Любопытно отметить, что в 1919 г. вера в «народ» (в народническом смысле слова) воскресла у большинства офицеров Добровольческой армии с чрезвычайной силой. Ее, судя по всему, разделял и генерал Деникин – иначе организация воинских частей получила бы другой характер, да, вероятно, и стратегические задачи иначе бы ставились.
Я лично принадлежал (и поныне принадлежу) к тому меньшинству белых офицеров, которые, твердо веря в Россию, в то же время потеряли веру в государственный разум русских масс или, точнее, русских крестьян. По крайней мере, при всем желании усмотреть разумность в действиях крестьянских масс в 1917–1920 гг. мы ее обнаружить не можем. Исторические процессы, понятно, не останавливаются. Мужики 1932 г. не те, что были в первые годы революции, через десять – пятнадцать лет разница будет еще больше, но это не изменяет моего основного впечатления от событий 1917–1918 гг. Когда кадровых солдат выбили, вместо нации в деревне оказалась налицо этнографическая масса, которой до интересов Российского государства, по существу, не было никакого дела. Защищать родину она не пожелала.
Я не могу забыть, как в день заключения перемирия фейерверкер нашей батареи, как оказалось после революции, давнишний член партии с. р., говорил мне со слезами на глазах:
– Господин поручик, разве же это народ? – Приходится повторить еще раз – было от чего прийти в отчаянье…
Итак, настроение «средних» офицеров в период начала Гражданской войны можно, как мне кажется, охарактеризовать следующим образом:
1) сильнейшее разочарование;
2) ненависть к солдатам-большевикам, бросившим фронт и погубившим Россию;
3) душевная усталость и апатия;
4) у некоторых – потеря веры в Россию;
5) как следствие – непринятие участия в вооруженной борьбе даже когда к этому предоставлялась возможность;
6) отсутствие у огромного большинства монархических устремлений.
Глава II
В последних числах февраля командир подписал последний приказ – о расформировании батареи. Она была сформирована в царствование императора Павла I (под другим названием), участвовала в Отечественной войне. Если память не обманывает, за битву под Лейпцигом получила серебряные трубы. Кончила свое больше чем столетнее существование в Ольвиополё. Все бумаги, в том числе журнал военных действий, мы сдали городской управе.

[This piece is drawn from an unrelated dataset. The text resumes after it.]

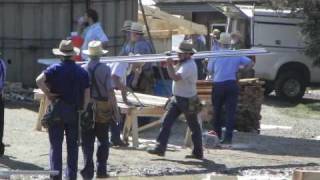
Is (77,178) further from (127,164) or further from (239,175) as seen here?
(239,175)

Батарейный образ, найденный в Восточной Пруссии на поле сражения, командир оставил у себя.
Наступил день прощания. Разъезжались по домам. Я прослужил в батарее почти два года. Когда приехал в начале мая 1916 г. на фронт, застал дружную, издавна сложившуюся семью и быстро в нее вошел. Кто был на войне, знает, что такое боевое братство. Расставаясь, мы ясно чувствовали, что батарейная семья распадается навсегда. Было такое чувство, что кого-то хороним.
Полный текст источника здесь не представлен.